─── READING TEXT ───
# Delta "custom fit" supplies



## mwilliams28 (Mar 31, 2015)

I have been installing Delta faucets with the built in grey plastic "custom fit" supplies for a number of years - lately these have been included in even high end models- and I considered them to be sufficiently reliable and even @#$%& proof. Due to a pump control problem my install in a 6 bathroom home was tested today with +150 p.s.i. ranges and I received a call back only for failures in these supplies (luckily someone was home). I believe there would have been no issues if a braided compression supply had been used. 

Within hours, I was called to flood in a basement apartment for the same reason. The grey plastic pipe in both cases had slipped passed the ferrule and caused the joint to fail, but this time it was working under normal 50 p.s.i. pressure regulated conditions. It appeared manufacturers instructions were followed on these two joints. 

Anyone else?


----------



## rjbphd (Feb 5, 2010)

mwilliams28 said:


> I have been installing Delta faucets with the built in grey plastic "custom fit" supplies for a number of years - lately these have been included in even high end models- and I considered them to be sufficiently reliable and even @#$%& proof. Due to a pump control problem my install in a 6 bathroom home was tested today with +150 p.s.i. ranges and I received a call back only for failures in these supplies (luckily someone was home). I believe there would have been no issues if a braided compression supply had been used.
> 
> Within hours, I was called to flood in a basement apartment for the same reason. The grey plastic pipe in both cases had slipped passed the ferrule and caused the joint to fail, but this time it was working under normal 50 p.s.i. pressure regulated conditions. It appeared manufacturers instructions were followed on these two joints.
> 
> Anyone else?


Why u think u have to post three same messages on different page??


----------



## chonkie (Jul 31, 2014)

An intro is requested before you get an outro.


----------



## mwilliams28 (Mar 31, 2015)

rjbphd said:


> Why u think u have to post three same messages on different page??


I think I was looking for other peoples experiences with the product. First time using the internet I guess.


----------
─── DATA ───
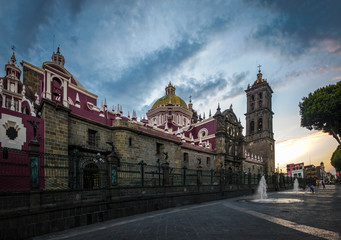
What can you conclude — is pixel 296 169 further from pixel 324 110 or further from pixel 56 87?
pixel 56 87

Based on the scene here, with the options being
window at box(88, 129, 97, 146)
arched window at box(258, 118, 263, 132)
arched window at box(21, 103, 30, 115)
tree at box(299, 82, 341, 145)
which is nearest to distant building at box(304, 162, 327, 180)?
arched window at box(258, 118, 263, 132)

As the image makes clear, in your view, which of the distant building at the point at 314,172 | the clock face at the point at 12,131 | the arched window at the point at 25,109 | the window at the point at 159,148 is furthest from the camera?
the distant building at the point at 314,172

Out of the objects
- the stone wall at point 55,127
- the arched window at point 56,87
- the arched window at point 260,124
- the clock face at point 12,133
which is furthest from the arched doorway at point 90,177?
the arched window at point 260,124

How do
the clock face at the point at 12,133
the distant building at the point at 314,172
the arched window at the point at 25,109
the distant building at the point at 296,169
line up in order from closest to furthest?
the clock face at the point at 12,133 < the arched window at the point at 25,109 < the distant building at the point at 296,169 < the distant building at the point at 314,172

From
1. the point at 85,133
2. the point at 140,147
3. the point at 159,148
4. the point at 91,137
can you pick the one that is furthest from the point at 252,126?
the point at 85,133

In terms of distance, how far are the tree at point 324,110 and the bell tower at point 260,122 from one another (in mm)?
20864

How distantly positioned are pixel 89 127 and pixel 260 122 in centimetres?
4815

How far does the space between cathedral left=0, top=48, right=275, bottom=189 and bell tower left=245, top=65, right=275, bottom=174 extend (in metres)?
14.5

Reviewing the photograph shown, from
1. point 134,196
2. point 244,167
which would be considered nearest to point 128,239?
point 134,196

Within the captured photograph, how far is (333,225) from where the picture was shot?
21.8 feet

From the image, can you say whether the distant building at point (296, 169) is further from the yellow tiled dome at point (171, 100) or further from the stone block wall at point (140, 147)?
the stone block wall at point (140, 147)

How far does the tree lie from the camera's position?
27578mm

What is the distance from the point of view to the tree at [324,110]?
27.6m

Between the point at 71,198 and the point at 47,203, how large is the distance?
1.00 metres
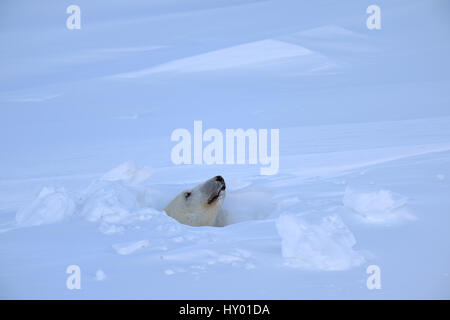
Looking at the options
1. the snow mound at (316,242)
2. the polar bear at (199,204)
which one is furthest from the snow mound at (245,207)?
the snow mound at (316,242)

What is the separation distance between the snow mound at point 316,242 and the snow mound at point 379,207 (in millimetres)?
333

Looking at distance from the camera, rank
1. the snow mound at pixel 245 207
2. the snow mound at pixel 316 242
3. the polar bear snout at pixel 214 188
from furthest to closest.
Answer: the snow mound at pixel 245 207, the polar bear snout at pixel 214 188, the snow mound at pixel 316 242

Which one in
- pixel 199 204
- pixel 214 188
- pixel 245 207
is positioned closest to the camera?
pixel 214 188

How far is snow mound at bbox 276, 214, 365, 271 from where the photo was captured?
3.27 metres

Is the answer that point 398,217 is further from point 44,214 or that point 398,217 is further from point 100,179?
point 44,214

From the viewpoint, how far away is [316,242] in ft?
10.9

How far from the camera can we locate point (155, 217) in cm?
372

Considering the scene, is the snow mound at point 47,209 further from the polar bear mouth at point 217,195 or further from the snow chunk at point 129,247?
the polar bear mouth at point 217,195

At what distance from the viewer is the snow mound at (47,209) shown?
382 cm

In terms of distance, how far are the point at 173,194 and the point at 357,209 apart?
1639 mm

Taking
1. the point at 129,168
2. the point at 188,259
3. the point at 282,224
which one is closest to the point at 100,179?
the point at 129,168

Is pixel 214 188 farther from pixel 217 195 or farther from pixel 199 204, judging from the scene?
pixel 199 204

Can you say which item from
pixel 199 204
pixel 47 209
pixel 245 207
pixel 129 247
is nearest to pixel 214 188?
pixel 199 204

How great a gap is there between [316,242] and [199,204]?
1391mm
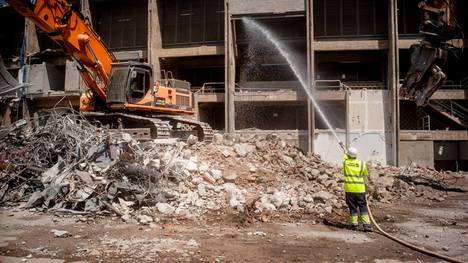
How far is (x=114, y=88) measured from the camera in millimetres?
12281

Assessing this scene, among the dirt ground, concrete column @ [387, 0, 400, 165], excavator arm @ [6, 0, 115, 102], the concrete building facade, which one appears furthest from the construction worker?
concrete column @ [387, 0, 400, 165]

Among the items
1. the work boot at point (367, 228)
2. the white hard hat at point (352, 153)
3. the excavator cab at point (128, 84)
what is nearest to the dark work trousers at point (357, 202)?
the work boot at point (367, 228)

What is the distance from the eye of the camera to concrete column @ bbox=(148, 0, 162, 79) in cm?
2091

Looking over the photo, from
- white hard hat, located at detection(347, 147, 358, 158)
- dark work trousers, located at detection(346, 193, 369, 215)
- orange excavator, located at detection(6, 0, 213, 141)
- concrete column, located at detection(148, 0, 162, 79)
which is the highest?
concrete column, located at detection(148, 0, 162, 79)

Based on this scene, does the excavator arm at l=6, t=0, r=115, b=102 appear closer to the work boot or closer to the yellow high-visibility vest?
the yellow high-visibility vest

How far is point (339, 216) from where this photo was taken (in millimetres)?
8125

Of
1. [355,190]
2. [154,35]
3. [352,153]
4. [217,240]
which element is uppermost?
[154,35]

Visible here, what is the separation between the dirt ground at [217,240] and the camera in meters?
5.32

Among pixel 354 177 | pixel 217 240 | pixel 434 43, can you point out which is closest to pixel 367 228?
pixel 354 177

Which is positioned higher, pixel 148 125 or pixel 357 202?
pixel 148 125

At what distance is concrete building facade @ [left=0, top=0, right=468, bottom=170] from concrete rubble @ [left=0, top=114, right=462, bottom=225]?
594 cm

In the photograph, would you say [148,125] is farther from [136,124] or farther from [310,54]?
[310,54]

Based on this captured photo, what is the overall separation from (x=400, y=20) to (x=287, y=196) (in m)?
16.0

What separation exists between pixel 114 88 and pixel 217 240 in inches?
311
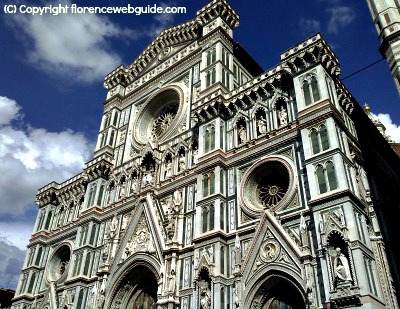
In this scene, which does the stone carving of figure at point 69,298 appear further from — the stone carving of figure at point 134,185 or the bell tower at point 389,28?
the bell tower at point 389,28

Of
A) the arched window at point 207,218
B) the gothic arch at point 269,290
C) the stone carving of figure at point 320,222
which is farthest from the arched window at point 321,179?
the arched window at point 207,218

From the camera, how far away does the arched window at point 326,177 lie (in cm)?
1595

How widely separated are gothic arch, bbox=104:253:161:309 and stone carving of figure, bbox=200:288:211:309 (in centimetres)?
467

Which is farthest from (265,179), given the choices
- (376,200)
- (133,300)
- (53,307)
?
(53,307)

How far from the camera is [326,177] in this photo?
642 inches

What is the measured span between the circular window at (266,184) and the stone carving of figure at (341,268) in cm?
408

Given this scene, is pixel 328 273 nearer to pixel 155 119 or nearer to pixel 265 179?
pixel 265 179

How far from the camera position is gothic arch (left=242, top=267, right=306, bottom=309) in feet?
52.4

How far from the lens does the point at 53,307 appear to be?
25250 millimetres

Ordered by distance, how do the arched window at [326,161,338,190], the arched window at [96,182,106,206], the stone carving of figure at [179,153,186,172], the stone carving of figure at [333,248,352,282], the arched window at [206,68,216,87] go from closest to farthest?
the stone carving of figure at [333,248,352,282]
the arched window at [326,161,338,190]
the stone carving of figure at [179,153,186,172]
the arched window at [206,68,216,87]
the arched window at [96,182,106,206]

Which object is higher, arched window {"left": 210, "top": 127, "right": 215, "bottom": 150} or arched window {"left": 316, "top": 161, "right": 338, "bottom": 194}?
arched window {"left": 210, "top": 127, "right": 215, "bottom": 150}

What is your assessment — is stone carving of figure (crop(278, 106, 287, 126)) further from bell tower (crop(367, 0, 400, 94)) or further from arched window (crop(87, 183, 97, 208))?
arched window (crop(87, 183, 97, 208))

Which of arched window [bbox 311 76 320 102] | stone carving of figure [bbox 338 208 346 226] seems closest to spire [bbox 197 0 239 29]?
arched window [bbox 311 76 320 102]

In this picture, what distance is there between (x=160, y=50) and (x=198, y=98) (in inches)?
367
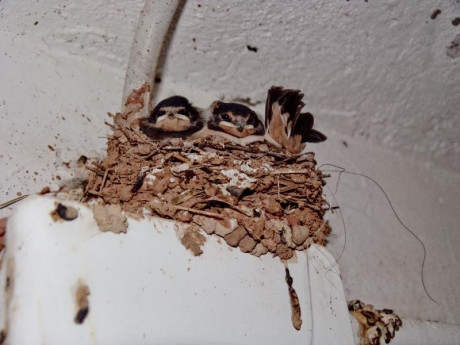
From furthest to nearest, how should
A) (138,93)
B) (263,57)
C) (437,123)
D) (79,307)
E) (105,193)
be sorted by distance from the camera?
1. (437,123)
2. (263,57)
3. (138,93)
4. (105,193)
5. (79,307)

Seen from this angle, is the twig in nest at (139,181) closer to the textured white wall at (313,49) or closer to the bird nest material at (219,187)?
the bird nest material at (219,187)

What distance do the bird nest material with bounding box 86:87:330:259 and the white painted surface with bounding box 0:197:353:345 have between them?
0.06 meters

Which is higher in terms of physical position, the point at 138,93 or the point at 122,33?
the point at 122,33

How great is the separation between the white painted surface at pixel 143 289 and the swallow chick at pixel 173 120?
649 millimetres

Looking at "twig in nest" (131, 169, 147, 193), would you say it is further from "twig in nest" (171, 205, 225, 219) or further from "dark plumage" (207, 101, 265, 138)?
"dark plumage" (207, 101, 265, 138)

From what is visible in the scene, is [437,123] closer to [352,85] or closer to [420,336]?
[352,85]

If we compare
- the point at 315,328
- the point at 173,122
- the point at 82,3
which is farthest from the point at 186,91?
the point at 315,328

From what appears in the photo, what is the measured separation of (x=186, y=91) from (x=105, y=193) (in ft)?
3.03

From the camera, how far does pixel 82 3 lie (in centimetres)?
166

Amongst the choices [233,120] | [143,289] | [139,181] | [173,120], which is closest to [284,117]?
[233,120]

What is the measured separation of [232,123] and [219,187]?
0.55 m

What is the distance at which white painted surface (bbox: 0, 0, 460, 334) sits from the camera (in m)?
1.62

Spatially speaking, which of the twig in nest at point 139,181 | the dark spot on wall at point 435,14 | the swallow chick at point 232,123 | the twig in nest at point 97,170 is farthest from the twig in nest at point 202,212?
the dark spot on wall at point 435,14

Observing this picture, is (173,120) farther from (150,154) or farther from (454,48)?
(454,48)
───
### YOUR TASK:
In the forum thread about Delta "custom fit" supplies, what pressure was the basement apartment's joint working under when it failed?

### COMPLETE ANSWER:
Normal 50 p.s.i., pressure regulated.